Determining the scope of educational data mining: The application of data mining algorithms in the educational field is undoubtedly distinguished from other fields in which these algorithms are used in terms of the desired goal of improving the teaching and learning process. Also, EDM differs from data mining in general in terms of the data that will be used, which are usually data related to students and the educational process . Such data is kept in the databases of that institution. Besides, the adoption of a specific algorithm exclusively in the exploration of educational data depends ultimately on the goal sought by the person who applies the algorithm. (Algarni, 2016).

The Benefits of EDM:

We have previously mentioned that EDM is concerned with studying a set of raw data related to the aspect of the educational process which seeks to access information that will benefit decision-makers in improving the teaching and learning process and in maintaining the quality of its learning outcomes. Perhaps one of the most important benefits of discovering educational data is to identify students' weaknesses points during the learning process, especially those who may achieve poor grades or even dropping out of the educational institution. These algorithms also help in determining the educational priorities for a specific group of students. Furthermore, considering the increased competition between educational institutions in Jordan, whether the public institution or private ones, scientifically studying the stored data helps these institutions to improve the performance of their students, which reflects positively on the process of student polarization, especially since these studied and scientifically analyzed data help in evaluating the institution’s performance. The institution can also benefit from the results by improving the learning resources available to its students (Yang et al., 2021).

The Position of the Jordanian Legislator on the Use of Data Mining Algorithms

The data mining process consists of a series of steps that are logically linked together. (Algarni, 2016)The first and most significant step is collecting the data that will be studied and analyzed using the appropriate algorithms. Generally, when speaking about computer science and AI on one hand and EDM in particular, an important question is raised: Has the Jordanian legislator put in place special provisions that govern data mining operations in general and educational data mining in particular?

AI has been defined according to the Jordanian Policy for Artificial Intelligence for the year 2020 as

“The use of digital technology to create systems capable of performing tasks that simulate human mental capabilities and work patterns, analyze the surrounding environment and learn from errors to make predictions, recommendations, make decisions, or take actions that have an impact over the real or virtual environments with a degree of autonomy.

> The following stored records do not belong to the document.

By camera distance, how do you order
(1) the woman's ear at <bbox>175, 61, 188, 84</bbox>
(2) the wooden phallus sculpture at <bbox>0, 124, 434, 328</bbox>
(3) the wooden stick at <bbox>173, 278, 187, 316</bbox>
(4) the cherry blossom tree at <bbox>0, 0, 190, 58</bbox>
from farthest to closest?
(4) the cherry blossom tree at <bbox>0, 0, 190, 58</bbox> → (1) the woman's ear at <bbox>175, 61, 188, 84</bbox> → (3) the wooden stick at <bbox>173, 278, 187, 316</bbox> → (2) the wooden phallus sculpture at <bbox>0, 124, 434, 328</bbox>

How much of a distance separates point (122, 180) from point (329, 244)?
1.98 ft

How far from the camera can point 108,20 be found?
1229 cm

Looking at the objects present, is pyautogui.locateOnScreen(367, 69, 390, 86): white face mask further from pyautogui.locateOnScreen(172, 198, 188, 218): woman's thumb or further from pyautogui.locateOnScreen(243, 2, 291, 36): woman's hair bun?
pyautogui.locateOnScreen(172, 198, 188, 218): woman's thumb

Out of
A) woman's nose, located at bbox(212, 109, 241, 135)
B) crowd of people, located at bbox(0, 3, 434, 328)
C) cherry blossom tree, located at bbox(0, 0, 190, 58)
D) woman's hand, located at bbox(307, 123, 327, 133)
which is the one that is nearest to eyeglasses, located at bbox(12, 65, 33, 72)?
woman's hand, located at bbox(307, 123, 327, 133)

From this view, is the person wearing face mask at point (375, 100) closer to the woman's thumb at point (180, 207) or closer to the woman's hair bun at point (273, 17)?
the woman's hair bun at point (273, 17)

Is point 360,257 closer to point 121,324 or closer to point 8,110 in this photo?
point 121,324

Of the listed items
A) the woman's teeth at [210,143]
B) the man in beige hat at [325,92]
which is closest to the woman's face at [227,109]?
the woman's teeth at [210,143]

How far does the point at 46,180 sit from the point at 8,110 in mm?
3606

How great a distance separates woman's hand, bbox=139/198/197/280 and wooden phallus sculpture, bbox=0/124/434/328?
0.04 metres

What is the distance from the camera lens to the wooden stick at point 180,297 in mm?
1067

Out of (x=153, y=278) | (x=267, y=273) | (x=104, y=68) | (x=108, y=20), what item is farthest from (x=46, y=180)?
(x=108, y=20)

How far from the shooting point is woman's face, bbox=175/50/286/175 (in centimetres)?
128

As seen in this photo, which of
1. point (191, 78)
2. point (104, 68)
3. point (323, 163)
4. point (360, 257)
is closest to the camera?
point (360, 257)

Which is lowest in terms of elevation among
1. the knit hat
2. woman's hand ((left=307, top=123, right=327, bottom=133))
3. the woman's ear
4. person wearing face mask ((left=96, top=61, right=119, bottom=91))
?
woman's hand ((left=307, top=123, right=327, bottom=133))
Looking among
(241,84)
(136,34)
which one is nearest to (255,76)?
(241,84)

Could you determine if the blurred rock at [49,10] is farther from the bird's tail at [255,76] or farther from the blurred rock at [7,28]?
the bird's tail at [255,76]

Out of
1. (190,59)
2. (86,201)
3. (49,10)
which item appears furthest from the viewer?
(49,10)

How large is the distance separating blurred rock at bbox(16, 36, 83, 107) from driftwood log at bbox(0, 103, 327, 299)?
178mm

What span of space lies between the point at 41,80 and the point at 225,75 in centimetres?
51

When talking about data mining algorithms, we are talking about one of the areas in which AI applications have been employed for the benefit of their user. To effectively use algorithms to process data mining in an automated logical manner, it is necessary to initially access the data, that is, to enter databases to extract and process the saved data in a specific way. Therefore, the use of AI and EDM must be done in accordance with the provisions of the law, and the access to saved data should not constitute a violation of the provisions of the law.

In the Cybercrime Law, the Jordanian legislator criminalized access to the computer network or information system by any means without obtaining a permit or in the event of a violation of the permit granted to him. The legislator defined the “permit” in Article 2 of Cybercrime Law as

“The permission granted by the person concerned to one or more persons or the public to access or use the information system or the information network to access, cancel, deleting, adding, changing, republishing data or information, blocking access to it, stopping the work of devices, changing, and canceling a website, or modifying its contents”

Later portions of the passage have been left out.